17. April 2010

Rede auf dem SPD-Unterbezirksparteitag vom 17. April 2010

Es gilt das gesprochene Wort.

Liebe Genossinnen, liebe Genossen,

ich bin dankbar, dass ich euch heute nicht nur die herzlichen Grüße unserer Stadtratsmitglieder ausrichten kann, sondern zugleich die Gelegenheit dazu bekomme, wichtige Punkte sozialdemokratischer Kommunalpolitik anzusprechen.

Bevor ich zur Bilanz und zum Ausblick unserer Ratsarbeit komme, gestattet mir bitte eine Vorbemerkung in eigener, ganz persönlicher Sache:

Ich danke euch nämlich, dass hier und heute nicht so viele mit Schienbeinschützern oder mit dicken Gummistiefeln angereist sind. Wieso das? Ihr habt es ja in der Zeitung gelesen: Der CDU-Fraktionsvorsitzende, Herr Dr. Fritz Brickwedde, hat mich als „Wadenbeißer“ bezeichnet. Das stand so nicht nur auf dem Papier, sondern flimmerte inzwischen auch auf den Monitoren unserer Stadtbusse als ganz wichtige Meldung.

Ihr könnt das sicher verstehen: Der Vorwurf hat mich natürlich ganz tief erschüttert! Ich habe mich sofort irritiert und mit Tränen in den Augen ins Internet geflüchtet, um nachzulesen, was ein Wadenbeißer eigentlich ist. Ich darf euch das vielleicht einmal in kurzen Auszügen vorlesen.

Bei Wikepedia heißt es da dann sinngemäß:

„Der Gemeine Wadenbeißer oder Wadenzwicker ist ein hundeartiges Tier aus der Familie der Gemeinen Hunde. Gemeine Wadenbeißer werden immer öfter als Haustiere gehalten. Sie sind aber eigentlich den Raubtieren zuzurechnen. Der Wadenbeißer nämlich gehört zur Gruppe der Wutsauger.

========================================

AUFGABE 1:
Nenne die Gruppen, zu denen der Wadenbeißer laut dem Zitat in der Rede gehört oder zu rechnen ist.

Einträge zur Lage im Raum:
========================================

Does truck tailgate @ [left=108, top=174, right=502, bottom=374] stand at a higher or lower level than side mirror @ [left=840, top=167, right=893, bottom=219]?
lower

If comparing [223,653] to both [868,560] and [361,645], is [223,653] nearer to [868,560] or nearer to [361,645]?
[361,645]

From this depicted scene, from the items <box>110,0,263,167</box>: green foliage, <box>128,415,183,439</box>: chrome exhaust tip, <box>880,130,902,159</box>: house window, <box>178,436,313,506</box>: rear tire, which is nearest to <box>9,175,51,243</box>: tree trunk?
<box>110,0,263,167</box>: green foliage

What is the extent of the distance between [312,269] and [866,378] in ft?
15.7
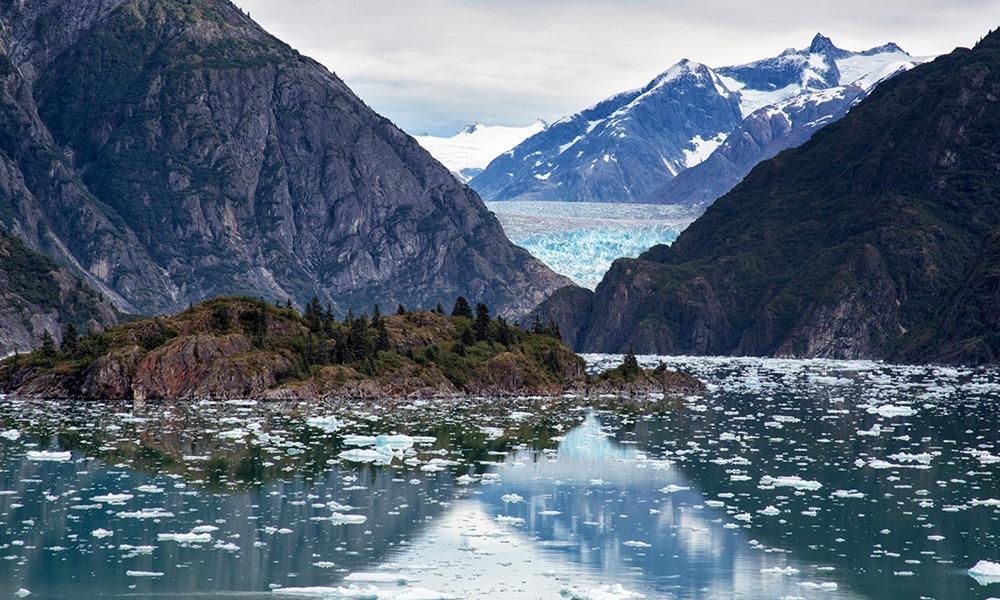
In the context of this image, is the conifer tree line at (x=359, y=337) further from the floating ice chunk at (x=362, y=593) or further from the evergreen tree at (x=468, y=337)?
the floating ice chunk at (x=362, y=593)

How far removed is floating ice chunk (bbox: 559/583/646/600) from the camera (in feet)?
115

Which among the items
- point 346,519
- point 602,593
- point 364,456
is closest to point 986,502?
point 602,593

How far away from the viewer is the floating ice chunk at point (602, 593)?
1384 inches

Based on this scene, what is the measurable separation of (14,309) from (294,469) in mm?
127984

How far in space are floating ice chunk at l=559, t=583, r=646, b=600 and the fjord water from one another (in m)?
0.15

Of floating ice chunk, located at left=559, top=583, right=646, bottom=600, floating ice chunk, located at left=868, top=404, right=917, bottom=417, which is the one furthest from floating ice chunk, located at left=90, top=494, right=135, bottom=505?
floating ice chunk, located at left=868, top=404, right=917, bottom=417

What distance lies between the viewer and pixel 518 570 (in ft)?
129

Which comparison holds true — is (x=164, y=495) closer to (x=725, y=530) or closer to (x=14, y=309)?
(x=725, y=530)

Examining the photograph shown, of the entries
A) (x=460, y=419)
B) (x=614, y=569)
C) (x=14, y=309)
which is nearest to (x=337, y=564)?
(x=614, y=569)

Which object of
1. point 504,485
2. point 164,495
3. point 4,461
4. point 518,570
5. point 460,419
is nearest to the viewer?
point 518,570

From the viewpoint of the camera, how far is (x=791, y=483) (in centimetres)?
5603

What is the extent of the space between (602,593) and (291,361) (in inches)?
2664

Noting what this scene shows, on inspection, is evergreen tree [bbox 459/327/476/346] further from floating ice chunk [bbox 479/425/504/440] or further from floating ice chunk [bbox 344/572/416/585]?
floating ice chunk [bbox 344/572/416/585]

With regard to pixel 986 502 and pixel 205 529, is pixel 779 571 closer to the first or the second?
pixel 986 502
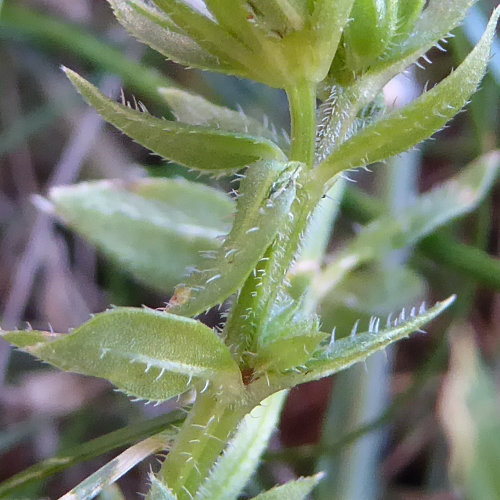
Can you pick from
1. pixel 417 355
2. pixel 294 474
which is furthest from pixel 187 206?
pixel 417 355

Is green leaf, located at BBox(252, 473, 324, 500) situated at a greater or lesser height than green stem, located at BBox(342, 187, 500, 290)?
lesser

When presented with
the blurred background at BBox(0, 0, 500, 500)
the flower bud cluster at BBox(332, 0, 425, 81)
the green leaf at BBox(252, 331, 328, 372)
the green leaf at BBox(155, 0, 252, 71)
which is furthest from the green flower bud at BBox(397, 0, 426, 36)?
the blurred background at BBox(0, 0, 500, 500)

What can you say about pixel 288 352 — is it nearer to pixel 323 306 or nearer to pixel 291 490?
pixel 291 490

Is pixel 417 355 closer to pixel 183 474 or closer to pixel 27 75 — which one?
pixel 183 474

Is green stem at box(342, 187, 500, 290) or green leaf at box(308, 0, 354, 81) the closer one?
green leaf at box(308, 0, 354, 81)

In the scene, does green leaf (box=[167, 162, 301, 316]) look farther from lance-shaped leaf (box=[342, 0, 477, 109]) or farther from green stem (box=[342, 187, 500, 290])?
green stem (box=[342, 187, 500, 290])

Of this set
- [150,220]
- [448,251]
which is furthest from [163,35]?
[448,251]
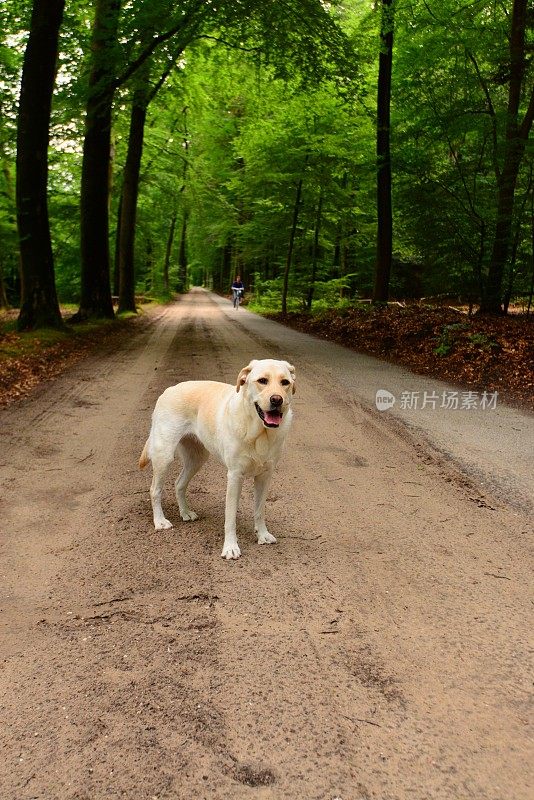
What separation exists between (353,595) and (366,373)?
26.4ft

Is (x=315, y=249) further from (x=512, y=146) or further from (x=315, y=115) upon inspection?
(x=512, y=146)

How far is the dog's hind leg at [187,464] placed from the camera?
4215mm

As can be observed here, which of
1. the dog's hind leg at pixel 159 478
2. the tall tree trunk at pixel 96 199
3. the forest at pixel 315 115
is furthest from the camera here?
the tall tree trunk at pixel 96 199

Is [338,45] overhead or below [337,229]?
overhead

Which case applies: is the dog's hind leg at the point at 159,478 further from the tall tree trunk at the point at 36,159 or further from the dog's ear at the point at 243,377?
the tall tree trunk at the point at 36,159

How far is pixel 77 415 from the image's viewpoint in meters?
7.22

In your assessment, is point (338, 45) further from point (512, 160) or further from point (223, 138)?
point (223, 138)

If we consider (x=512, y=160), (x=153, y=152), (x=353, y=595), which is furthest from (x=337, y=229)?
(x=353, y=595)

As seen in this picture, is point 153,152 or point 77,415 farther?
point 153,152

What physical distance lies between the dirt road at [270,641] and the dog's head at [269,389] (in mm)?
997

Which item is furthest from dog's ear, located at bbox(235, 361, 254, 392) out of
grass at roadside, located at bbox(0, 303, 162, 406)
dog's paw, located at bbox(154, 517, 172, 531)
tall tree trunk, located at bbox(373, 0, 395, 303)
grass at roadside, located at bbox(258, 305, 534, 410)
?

========================================

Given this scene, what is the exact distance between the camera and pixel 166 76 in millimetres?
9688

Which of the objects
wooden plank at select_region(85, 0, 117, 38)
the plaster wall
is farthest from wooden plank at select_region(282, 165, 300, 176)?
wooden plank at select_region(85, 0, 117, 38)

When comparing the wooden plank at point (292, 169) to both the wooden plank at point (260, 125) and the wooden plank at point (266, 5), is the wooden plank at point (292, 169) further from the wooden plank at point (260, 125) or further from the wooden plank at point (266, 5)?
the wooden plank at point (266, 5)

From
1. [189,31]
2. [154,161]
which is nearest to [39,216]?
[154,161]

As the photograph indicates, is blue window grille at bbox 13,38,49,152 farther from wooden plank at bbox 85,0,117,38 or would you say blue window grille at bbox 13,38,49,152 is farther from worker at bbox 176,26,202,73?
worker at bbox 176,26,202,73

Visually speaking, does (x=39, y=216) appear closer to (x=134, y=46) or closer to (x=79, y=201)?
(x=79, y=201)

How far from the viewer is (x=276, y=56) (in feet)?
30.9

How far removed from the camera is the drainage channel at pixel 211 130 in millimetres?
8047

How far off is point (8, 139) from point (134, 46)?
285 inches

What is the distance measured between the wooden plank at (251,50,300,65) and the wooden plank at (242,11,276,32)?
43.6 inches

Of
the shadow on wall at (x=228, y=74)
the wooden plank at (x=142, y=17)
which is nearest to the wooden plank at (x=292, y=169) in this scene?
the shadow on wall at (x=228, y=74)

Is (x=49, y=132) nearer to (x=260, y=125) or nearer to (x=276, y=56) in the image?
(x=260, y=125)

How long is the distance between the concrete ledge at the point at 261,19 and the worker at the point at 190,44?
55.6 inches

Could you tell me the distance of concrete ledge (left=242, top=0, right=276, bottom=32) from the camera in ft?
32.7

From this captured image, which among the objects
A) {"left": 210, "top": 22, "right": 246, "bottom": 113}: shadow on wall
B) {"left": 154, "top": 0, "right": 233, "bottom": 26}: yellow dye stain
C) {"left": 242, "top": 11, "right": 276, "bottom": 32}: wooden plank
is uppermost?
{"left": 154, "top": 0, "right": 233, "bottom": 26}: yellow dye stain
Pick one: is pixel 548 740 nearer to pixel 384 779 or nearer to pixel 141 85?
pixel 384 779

========================================

AUFGABE 2:
Schreib aus den Einträgen den Abschnitt von der Zeile mit "When presented with" bis einschließlich der Zeile mit "which is furthest from the" genau ab.

VOLLSTÄNDIGE ANTWORT 1:
- Familie der Gemeinen Hunde
- Raubtiere
- Gruppe der Wutsauger

VOLLSTÄNDIGE ANTWORT 2:
When presented with
the blurred background at BBox(0, 0, 500, 500)
the flower bud cluster at BBox(332, 0, 425, 81)
the green leaf at BBox(252, 331, 328, 372)
the green leaf at BBox(155, 0, 252, 71)
which is furthest from the green flower bud at BBox(397, 0, 426, 36)?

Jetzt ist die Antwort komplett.